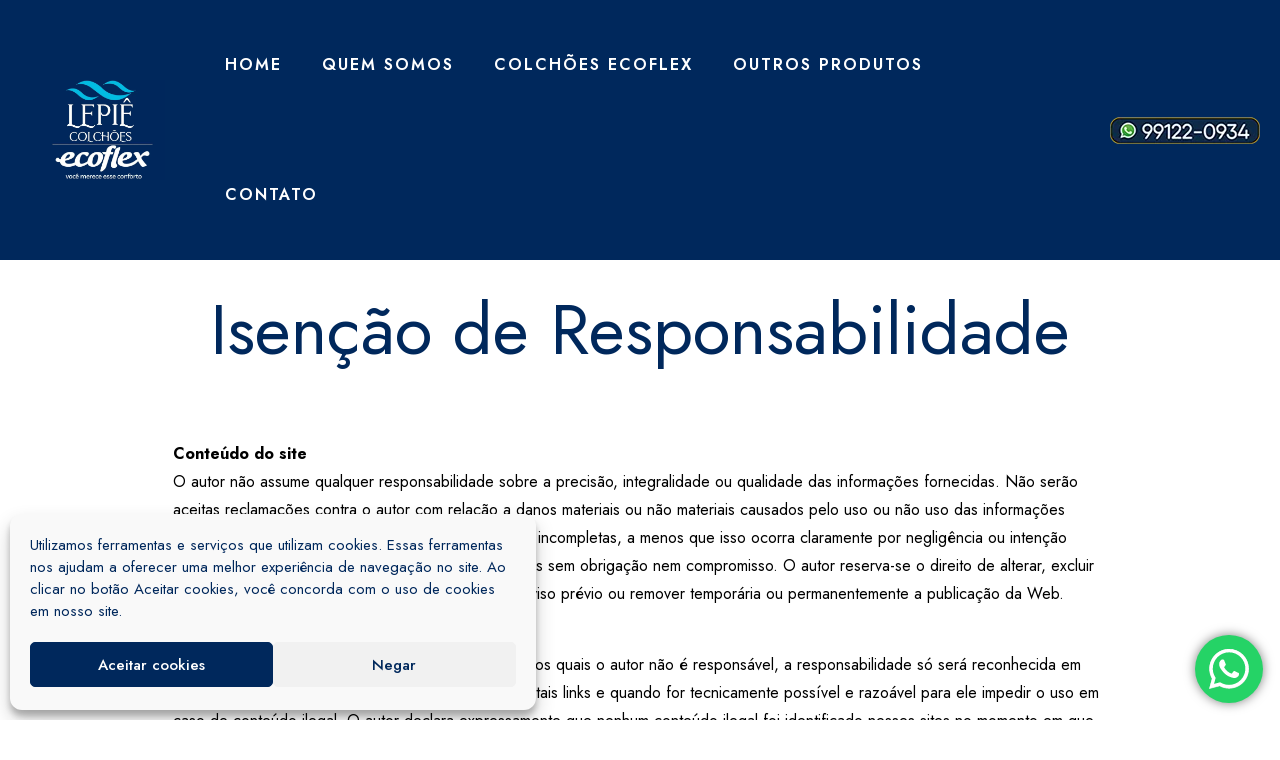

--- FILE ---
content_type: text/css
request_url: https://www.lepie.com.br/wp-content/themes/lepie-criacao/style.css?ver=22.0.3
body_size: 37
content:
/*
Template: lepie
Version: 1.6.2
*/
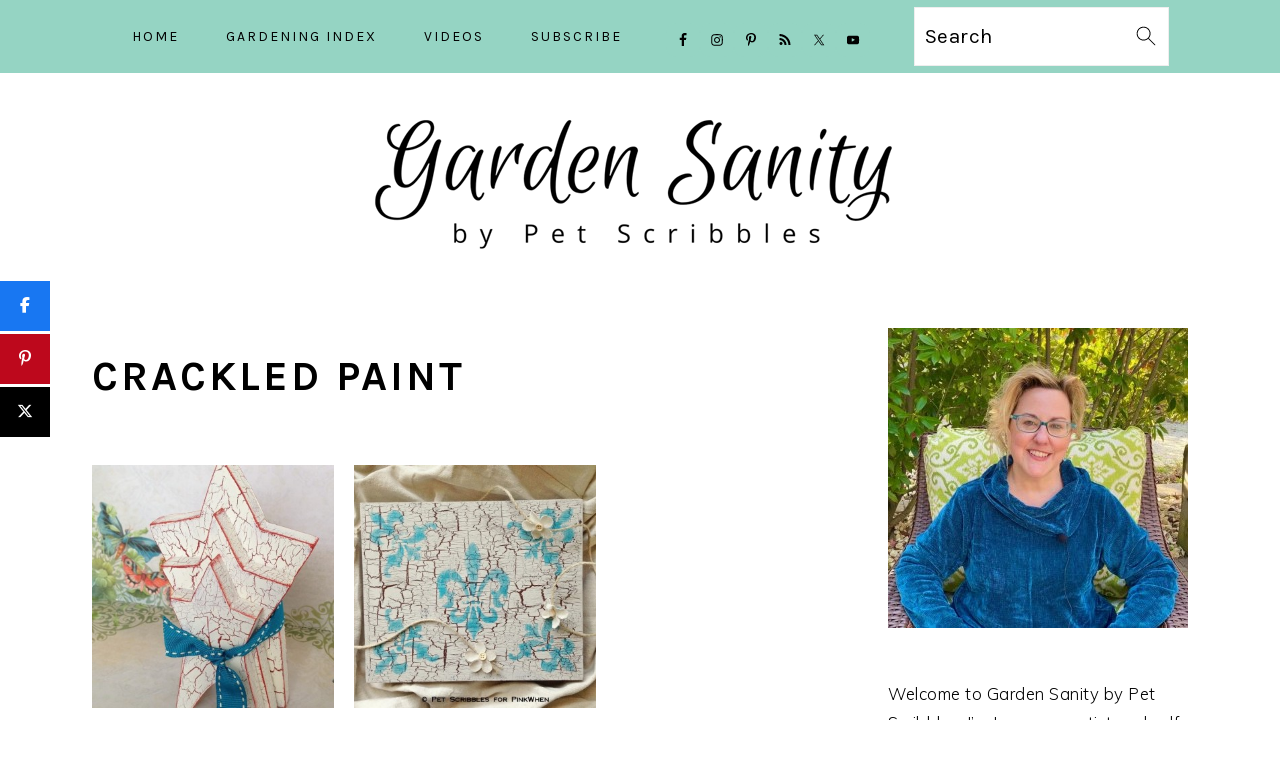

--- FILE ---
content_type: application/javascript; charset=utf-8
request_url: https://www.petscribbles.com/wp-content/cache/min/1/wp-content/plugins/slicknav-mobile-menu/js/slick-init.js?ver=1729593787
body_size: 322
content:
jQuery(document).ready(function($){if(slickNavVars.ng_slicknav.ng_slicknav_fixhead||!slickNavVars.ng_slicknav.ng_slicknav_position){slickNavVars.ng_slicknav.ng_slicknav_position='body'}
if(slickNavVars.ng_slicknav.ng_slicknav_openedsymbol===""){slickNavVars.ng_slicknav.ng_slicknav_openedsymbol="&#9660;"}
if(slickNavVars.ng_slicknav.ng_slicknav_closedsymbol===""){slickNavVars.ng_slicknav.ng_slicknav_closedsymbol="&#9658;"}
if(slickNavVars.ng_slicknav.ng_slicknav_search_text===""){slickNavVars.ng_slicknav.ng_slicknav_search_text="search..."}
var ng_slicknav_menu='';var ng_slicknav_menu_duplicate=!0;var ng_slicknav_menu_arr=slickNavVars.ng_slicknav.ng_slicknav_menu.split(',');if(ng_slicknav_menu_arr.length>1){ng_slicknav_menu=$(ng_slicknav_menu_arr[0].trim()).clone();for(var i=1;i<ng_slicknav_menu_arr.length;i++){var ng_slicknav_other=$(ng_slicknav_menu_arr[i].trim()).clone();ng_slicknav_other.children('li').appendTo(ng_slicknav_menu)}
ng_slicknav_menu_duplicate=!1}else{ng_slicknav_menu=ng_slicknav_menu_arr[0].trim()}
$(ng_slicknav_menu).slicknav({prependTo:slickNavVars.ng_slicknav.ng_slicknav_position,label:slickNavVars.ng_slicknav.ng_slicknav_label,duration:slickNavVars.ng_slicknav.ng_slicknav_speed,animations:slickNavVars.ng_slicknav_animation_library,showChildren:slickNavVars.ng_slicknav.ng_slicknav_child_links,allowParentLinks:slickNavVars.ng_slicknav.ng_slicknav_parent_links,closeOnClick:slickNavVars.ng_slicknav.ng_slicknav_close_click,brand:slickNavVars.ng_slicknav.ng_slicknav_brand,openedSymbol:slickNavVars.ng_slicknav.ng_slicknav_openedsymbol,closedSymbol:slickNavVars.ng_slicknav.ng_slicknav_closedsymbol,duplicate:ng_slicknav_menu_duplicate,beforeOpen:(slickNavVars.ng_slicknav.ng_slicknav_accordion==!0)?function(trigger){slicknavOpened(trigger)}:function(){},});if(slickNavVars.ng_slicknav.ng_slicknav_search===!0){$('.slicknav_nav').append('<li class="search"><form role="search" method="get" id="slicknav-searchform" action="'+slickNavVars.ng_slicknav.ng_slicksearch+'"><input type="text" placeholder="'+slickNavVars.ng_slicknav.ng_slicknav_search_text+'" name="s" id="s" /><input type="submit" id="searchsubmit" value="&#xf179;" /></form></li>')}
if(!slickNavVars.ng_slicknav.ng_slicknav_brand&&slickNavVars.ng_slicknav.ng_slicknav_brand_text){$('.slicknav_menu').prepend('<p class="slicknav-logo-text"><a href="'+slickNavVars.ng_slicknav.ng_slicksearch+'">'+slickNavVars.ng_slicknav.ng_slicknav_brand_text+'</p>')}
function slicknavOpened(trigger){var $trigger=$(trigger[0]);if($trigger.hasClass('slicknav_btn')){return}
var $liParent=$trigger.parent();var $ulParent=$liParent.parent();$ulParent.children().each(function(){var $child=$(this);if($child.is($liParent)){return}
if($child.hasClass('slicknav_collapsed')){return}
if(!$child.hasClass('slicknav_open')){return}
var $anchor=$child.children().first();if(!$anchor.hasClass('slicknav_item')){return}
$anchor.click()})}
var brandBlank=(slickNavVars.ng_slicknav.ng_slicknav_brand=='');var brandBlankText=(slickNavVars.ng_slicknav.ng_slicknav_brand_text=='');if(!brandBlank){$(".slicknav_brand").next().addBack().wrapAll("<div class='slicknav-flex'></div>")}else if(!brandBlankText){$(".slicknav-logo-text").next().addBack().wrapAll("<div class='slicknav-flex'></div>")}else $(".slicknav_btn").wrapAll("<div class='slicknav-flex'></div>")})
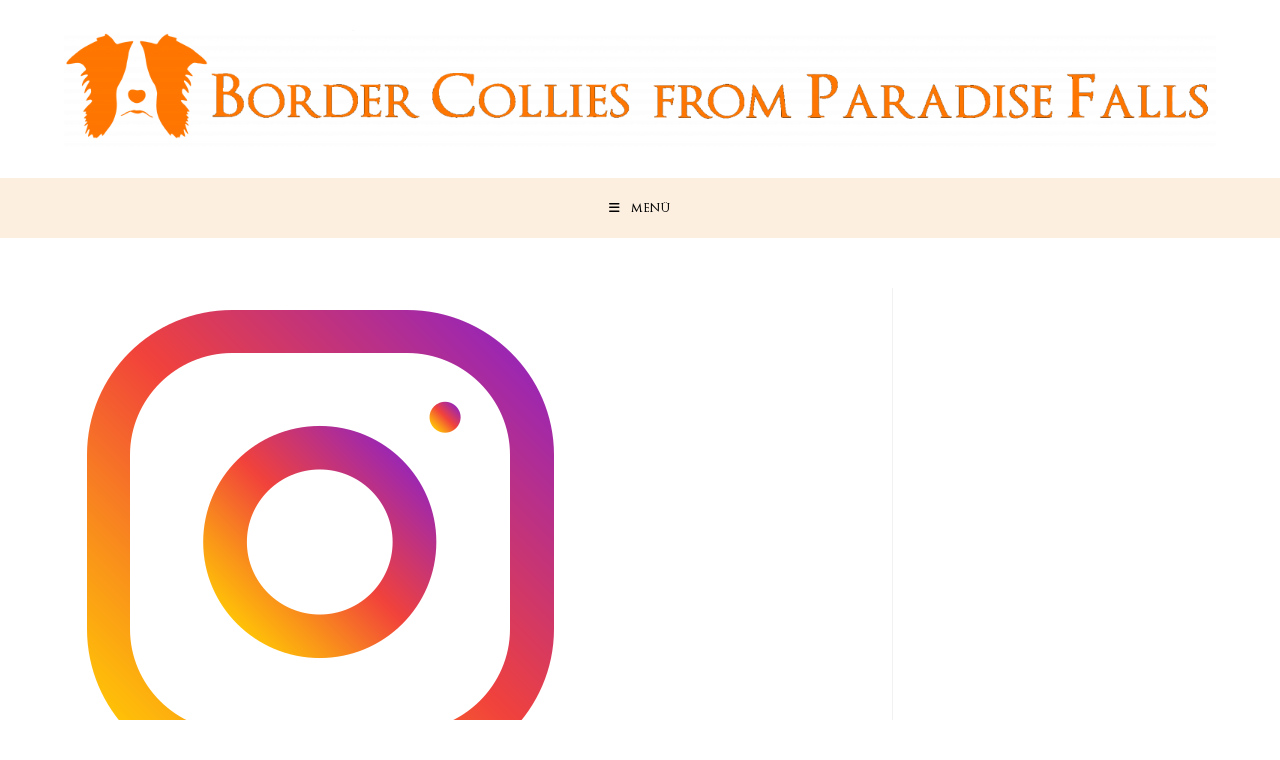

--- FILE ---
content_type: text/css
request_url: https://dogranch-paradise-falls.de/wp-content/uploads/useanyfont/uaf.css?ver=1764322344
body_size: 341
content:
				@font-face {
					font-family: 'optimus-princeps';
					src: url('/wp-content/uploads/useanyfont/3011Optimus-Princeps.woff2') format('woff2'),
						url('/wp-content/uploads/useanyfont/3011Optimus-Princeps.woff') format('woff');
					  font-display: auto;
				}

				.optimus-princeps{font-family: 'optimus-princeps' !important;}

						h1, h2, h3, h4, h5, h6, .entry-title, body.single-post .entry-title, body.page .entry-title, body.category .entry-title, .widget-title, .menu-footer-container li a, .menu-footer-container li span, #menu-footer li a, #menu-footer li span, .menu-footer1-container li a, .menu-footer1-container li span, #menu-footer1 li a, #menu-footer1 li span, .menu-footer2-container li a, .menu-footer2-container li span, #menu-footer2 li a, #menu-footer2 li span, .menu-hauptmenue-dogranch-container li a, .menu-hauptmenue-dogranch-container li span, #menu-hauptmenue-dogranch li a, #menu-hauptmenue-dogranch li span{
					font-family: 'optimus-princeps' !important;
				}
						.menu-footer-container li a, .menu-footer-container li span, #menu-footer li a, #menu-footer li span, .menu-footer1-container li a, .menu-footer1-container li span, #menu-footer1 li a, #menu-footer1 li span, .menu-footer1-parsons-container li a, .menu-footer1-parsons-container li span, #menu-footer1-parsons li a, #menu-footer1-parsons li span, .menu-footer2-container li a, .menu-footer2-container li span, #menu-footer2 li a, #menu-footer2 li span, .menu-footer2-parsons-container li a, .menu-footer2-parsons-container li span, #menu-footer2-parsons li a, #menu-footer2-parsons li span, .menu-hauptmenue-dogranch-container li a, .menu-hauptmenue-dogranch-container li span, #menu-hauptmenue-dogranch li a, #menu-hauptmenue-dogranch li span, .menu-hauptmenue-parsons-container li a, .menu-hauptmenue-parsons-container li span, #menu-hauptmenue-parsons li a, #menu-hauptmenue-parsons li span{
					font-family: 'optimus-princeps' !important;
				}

Work instruction ▸
Give the number of lines in the entries that contain "lepie", and add nothing.

Your response ▸
2